After purchasing the synthetic marijuana, the Lightners marked the cost up about 300 percent before selling them to the public, the indictment said.

With their illicit proceeds, the indictment said, the Lightners purchased numerous vehicles, including a 2005 Dodge Magnum, a 2013 Dodge Journey and a 2013 Dodge Ram 350. They also bought a boat and a trailer.

Most of those purchases were made with cash or cashier’s checks and the indictment said the Lightners bought their Neff Road home in Grafton Township, with $242,834 in cashier’s checks in August 2012.

Prosecutors want the Lightners to forfeit the vehicles, boat and home and more than $225,000 in cash seized as part of the investigation.

Contact Loren Genson at (330) 721-4063 or lgenson@medina-gazette.com.

  • tickmeoff

    Once again we follow here in Ohio, We never lead! We came late to the party with the Lottery,
    and then the Casinos. Just legalize the Marijuana and roll back the sales tax.
    The powers that be will be taken care of, their salaries and pensions kept intact
    to go after the truly harmful drugs, such as Cocaine, Meth and Heroin. Prohibition
    is nothing more than a jobs program and for the people who still believe that
    the drug war is effective; the bureaucracy will still be there. That false
    security will still be there for those who believe that the drug war is
    effective. Face it, if the drug war was
    a business, the bloated ineffective bureaucracy would have been long gone. When you hear drug war, I think behind the
    times thinking, and banging your head against a wall, thinking next time you
    will get a different result.

    • jz

      This stuff would not exist if marihuana were legalized decades ago. Who would drink lousy moonshine since you can purchase Crown royal that is regulated, taxed and inspected. How can we even open for discussion ending the failed drug war and putting all drugs in the hands of the medical community, where they would be inspected and regulated also, if we can,t even legalize marihuana? This has nothing to do with encouraging the use of heroin, crack, etc. it just has to do with a more sensible policy aimed at overall harm reduction, not just for addicts but for everyone.
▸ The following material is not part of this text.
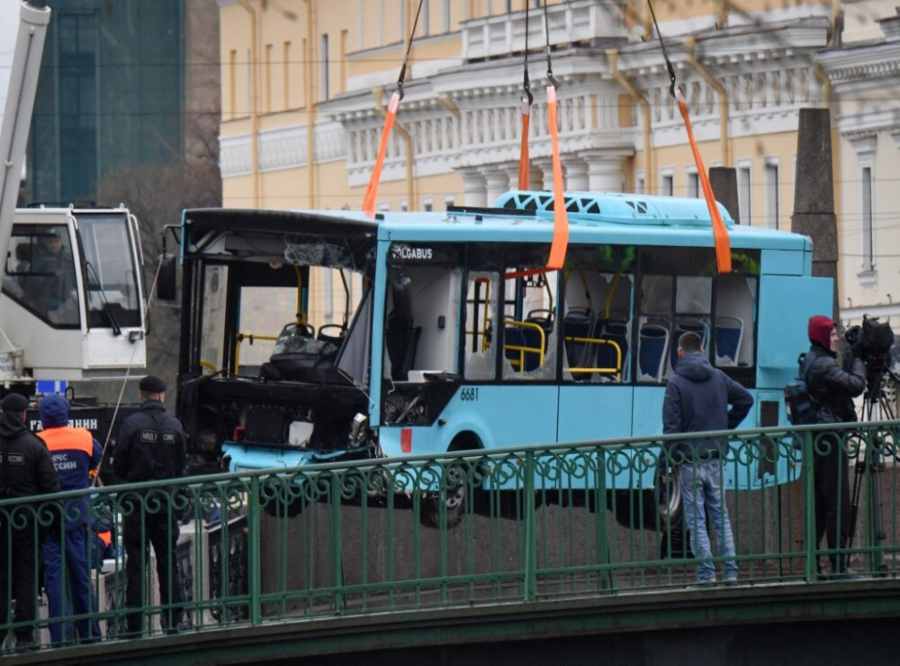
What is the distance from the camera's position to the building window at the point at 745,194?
203 ft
There is no perfect world but these cowardly politicians and bullheaded bureucrats will continue until more citizens speak out like yourself tickmeoff.

    • Dru Sexton

      In regards to the sales tax hike: Call me crazy, or maybe this was just a one time thing. Anyhow I recently received a gift from my wife from Best Buy. I already had the item, so I decided to exchange it for an item of equal value (Or so I thought). Upon my exchange the clerk said to me you have .15 cents change coming back. She said somehow the sales tax you paid online was more than we charge in store. So that was the reason for my credit balance. Either there was miscommunication, I am not understanding the internet sales tax,or We the People are getting robbed…

  • mixermack

    who are we at war with? ourselves?